- Problem details
Take the data below and write it out exactly, except for the pictures.

[[ Stored data open ]]

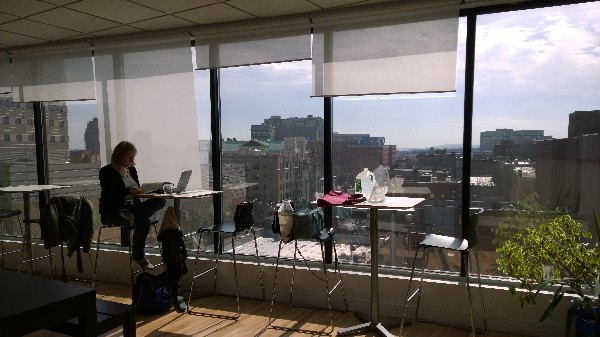Photo: Working at tables overlooking Jersey City Photo Credit: John Critelli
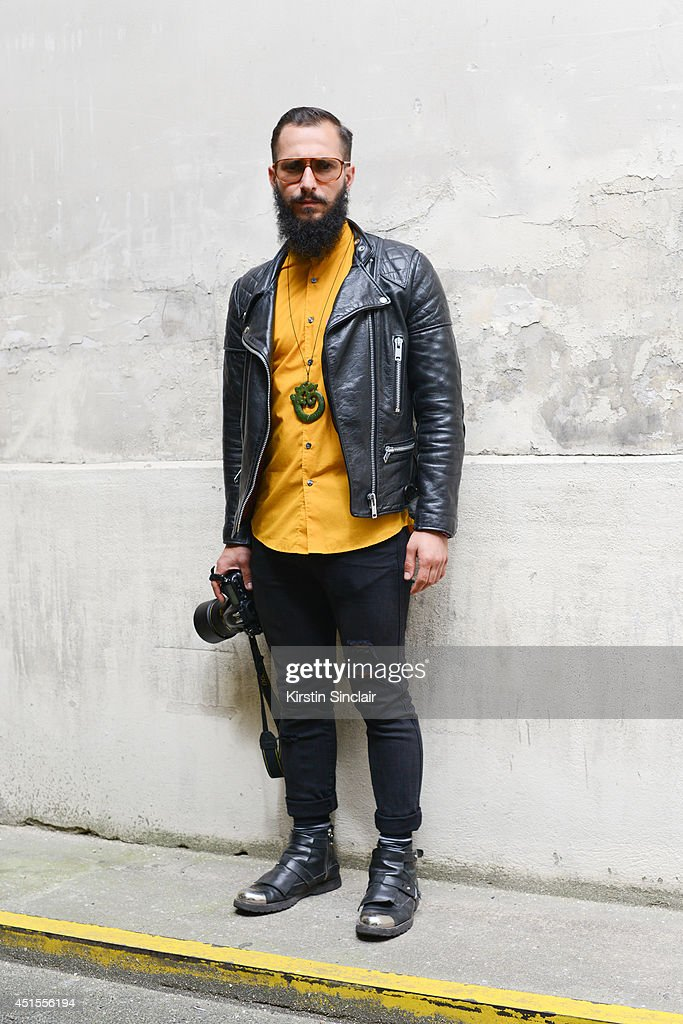 Fashion photographer Antonio Giacometti wearing H and M shirt and jeans, vintage jacket,Costume Nationale boots and vintage Lozza sunglasses on day 1 of Paris Collections: Men on June 25, 2014 in Paris, France.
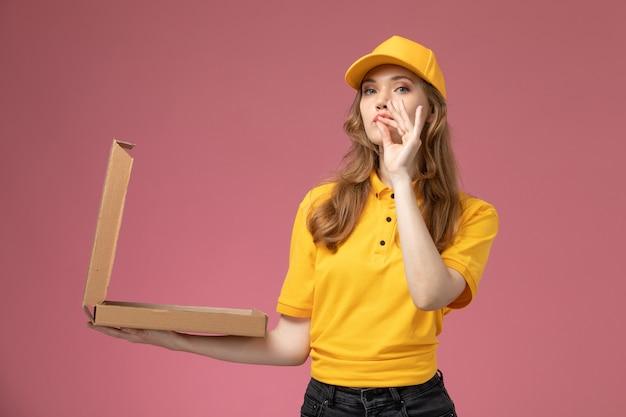 Junge kurierin der vorderansicht in der gelben uniform, die lebensmittelverpackung hält, die es auf weiblichem arbeiter des dunkelrosa schreibtischuniformlieferdienstes öffnet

[[ Stored data closed ]]

- Reply to the exercise
Photo: Working at tables overlooking Jersey City Photo Credit: John Critelli
 Fashion photographer Antonio Giacometti wearing H and M shirt and jeans, vintage jacket,Costume Nationale boots and vintage Lozza sunglasses on day 1 of Paris Collections: Men on June 25, 2014 in Paris, France.
 Junge kurierin der vorderansicht in der gelben uniform, die lebensmittelverpackung hält, die es auf weiblichem arbeiter des dunkelrosa schreibtischuniformlieferdienstes öffnet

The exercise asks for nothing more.